> From: Peter Xu [mailto:pet...@redhat.com]
> Sent: Friday, December 02, 2016 1:59 PM
> On Thu, Dec 01, 2016 at 04:21:38AM +0000, Tian, Kevin wrote:
> > > From: Peter Xu
> > > Sent: Wednesday, November 30, 2016 5:24 PM
> > >
> > > On Mon, Nov 28, 2016 at 05:51:50PM +0200, Aviv B.D wrote:
> > > > * intel_iommu's replay op is not implemented yet (May come in different
> > > > patch
> > > > set).
> > > > The replay function is required for hotplug vfio device and to move
> > > > devices
> > > > between existing domains.
> > >
> > > I am thinking about this replay thing recently and now I start to
> > > doubt whether the whole vt-d vIOMMU framework suites this...
> > >
> > > Generally speaking, current work is throwing away the IOMMU "domain"
> > > layer here. We maintain the mapping only per device, and we don't care
> > > too much about which domain it belongs. This seems problematic.
> > >
> > > A simplest wrong case for this is (let's assume cache-mode is
> > > enabled): if we have two assigned devices A and B, both belong to the
> > > same domain 1. Meanwhile, in domain 1 assume we have one mapping which
> > > is the first page (iova range 0-0xfff). Then, if guest wants to
> > > invalidate the page, it'll notify VT-d vIOMMU with an invalidation
> > > message. If we do this invalidation per-device, we'll need to UNMAP
> > > the region twice - once for A, once for B (if we have more devices, we
> > > will unmap more times), and we can never know we have done duplicated
> > > work since we don't keep domain info, so we don't know they are using
> > > the same address space. The first unmap will work, and then we'll
> > > possibly get some errors on the rest of dma unmap failures.
> > Tianyu and I discussed there is a bigger problem: today VFIO assumes
> > only one address space per container, which is fine w/o vIOMMU (all devices
> > in
> > same container share same GPA->HPA translation). However it's not the case
> > when vIOMMU is enabled, because guest Linux implements per-device
> > IOVA space. If a VFIO container includes multiple devices, it means
> > multiple address spaces required per container...
> IIUC the vfio container is created in:
> Along the way (for vfio_get_group()), we have:
> group = vfio_get_group(groupid, pci_device_iommu_address_space(pdev), errp);
> Here the address space is per device. If without vIOMMU, they will be
> pointed to the same system address space. However if with vIOMMU,
> that address space will be per-device, no?
yes, I didn't note that fact. Tianyu also pointed it out in his reply. :-)

● **Short task**
Which dates appear in the vIOMMU thread above? List each one as it is written there.

● **Listed records**

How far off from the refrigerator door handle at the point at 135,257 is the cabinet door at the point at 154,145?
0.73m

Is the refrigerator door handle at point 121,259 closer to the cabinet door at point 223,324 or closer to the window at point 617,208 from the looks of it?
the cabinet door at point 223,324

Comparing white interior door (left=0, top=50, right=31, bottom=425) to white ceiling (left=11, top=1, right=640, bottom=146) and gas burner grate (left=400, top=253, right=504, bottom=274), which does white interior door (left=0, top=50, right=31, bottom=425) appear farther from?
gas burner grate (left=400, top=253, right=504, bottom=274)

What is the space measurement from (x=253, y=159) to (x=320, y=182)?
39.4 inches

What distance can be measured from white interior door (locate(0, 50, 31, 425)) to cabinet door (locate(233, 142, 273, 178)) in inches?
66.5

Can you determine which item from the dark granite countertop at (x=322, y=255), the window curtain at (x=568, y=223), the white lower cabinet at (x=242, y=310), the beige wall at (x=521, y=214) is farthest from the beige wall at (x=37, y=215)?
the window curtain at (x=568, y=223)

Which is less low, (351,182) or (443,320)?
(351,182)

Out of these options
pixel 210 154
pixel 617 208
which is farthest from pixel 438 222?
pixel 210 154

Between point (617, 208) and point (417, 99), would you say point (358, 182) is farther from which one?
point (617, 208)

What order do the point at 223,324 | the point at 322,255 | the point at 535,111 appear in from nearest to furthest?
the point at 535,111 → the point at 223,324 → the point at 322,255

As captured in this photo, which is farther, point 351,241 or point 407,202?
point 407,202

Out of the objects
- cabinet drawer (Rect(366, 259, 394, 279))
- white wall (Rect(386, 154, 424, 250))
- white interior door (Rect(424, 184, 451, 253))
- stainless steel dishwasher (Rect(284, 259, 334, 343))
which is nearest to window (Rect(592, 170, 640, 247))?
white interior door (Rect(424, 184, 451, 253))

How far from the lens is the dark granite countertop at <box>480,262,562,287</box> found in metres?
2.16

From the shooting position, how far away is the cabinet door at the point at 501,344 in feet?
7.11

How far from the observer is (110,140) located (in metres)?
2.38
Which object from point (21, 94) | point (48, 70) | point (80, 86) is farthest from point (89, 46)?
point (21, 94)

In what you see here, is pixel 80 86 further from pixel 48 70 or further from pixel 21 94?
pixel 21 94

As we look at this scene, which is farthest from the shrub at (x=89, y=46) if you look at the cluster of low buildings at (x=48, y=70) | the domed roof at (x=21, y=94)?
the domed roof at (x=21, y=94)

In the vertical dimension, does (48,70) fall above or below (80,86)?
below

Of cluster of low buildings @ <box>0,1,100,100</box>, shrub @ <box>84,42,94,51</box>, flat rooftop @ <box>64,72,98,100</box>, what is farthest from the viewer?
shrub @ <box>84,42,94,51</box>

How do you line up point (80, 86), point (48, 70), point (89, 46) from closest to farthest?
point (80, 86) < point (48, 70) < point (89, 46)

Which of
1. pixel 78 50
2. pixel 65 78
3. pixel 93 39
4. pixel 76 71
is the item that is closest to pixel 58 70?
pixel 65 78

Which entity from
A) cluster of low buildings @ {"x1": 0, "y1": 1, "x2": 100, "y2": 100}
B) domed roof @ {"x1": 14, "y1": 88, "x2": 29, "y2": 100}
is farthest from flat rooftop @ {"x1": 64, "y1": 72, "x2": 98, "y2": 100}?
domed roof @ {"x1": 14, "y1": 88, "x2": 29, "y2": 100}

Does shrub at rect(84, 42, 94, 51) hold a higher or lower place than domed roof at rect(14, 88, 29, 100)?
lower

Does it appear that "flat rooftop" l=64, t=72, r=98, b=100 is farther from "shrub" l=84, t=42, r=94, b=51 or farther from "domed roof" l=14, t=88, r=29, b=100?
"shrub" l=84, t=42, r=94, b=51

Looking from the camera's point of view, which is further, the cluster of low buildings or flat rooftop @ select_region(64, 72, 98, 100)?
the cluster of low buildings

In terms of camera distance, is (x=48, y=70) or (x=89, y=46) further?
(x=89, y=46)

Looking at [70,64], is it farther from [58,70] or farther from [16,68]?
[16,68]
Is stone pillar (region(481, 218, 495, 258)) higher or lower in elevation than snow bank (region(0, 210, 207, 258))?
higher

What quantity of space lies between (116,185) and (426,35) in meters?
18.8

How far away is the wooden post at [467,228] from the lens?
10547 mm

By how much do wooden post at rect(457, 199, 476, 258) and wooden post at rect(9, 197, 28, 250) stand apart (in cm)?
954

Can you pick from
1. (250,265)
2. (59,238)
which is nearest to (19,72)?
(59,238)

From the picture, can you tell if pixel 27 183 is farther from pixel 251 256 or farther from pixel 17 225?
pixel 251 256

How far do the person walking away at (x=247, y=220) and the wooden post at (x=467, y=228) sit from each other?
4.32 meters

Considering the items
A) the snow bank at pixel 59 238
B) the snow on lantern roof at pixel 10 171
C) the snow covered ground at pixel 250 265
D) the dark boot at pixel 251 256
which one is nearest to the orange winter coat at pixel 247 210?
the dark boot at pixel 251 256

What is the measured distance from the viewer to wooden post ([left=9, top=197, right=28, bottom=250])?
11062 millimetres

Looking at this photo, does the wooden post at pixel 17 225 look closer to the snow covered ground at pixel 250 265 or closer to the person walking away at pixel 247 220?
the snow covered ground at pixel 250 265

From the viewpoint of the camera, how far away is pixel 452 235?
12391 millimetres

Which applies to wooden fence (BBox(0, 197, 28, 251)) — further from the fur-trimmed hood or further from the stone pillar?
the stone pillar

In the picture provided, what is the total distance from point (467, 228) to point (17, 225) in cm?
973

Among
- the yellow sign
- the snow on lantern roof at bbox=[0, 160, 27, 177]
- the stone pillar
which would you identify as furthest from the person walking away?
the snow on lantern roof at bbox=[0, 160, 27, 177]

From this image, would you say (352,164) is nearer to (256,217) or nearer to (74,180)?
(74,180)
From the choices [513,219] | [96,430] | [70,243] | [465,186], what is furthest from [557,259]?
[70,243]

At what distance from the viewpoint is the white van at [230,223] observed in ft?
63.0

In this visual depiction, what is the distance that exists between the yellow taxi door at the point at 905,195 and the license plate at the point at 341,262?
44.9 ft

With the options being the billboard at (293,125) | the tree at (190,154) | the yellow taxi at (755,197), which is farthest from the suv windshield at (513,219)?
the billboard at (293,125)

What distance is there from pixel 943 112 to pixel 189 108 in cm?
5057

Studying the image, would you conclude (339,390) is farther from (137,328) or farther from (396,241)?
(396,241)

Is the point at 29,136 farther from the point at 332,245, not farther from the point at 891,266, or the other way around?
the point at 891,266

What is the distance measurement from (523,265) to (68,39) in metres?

● **The answer**
- Friday, December 02, 2016
- Thu, Dec 01, 2016
- Wednesday, November 30, 2016
- Mon, Nov 28, 2016